WORK INSTRUCTIONS →
Count how many lines of the data below contain the word "facade", treating uppercase and lowercase as different. Reply with the number alone.

EXCERPTED DATA →
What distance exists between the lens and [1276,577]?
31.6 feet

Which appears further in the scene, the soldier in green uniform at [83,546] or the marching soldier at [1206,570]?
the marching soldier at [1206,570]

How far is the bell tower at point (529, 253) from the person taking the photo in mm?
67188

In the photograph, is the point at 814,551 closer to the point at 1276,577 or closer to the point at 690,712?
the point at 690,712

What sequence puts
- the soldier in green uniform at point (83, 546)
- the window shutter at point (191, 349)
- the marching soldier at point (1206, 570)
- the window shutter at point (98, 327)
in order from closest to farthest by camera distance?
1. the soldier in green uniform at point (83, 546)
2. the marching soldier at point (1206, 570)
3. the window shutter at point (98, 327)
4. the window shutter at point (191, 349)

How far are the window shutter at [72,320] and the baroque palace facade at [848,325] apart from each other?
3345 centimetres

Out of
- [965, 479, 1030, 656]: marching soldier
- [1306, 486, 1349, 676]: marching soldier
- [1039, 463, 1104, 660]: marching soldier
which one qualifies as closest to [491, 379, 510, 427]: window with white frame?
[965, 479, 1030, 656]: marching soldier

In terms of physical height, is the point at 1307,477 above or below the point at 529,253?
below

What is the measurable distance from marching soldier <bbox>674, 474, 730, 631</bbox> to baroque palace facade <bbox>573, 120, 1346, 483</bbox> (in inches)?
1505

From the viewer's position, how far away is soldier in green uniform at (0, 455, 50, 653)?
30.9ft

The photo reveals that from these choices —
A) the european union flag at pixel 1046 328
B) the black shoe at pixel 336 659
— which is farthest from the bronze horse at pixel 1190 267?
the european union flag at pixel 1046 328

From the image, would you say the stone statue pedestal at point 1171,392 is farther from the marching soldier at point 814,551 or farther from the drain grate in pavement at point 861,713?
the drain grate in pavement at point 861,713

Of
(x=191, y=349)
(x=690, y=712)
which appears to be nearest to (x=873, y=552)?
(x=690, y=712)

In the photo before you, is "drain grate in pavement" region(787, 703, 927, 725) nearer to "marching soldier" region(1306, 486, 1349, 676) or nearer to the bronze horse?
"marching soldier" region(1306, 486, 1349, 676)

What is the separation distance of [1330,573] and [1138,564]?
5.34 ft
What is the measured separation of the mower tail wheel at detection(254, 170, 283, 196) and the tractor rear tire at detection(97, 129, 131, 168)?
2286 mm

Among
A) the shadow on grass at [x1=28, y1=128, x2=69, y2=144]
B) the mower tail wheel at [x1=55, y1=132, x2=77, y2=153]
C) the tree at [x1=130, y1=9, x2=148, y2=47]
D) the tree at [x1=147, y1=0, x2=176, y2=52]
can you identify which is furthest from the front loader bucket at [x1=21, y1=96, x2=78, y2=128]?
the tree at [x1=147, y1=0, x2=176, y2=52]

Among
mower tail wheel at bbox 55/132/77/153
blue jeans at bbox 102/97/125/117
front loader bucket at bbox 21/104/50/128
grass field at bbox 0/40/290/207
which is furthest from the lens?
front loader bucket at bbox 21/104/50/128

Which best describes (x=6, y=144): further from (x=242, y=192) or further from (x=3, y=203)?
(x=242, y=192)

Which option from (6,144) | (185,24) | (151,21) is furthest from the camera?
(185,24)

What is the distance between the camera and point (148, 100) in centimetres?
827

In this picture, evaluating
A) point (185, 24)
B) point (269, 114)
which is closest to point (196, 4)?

EXERCISE OUTPUT →
2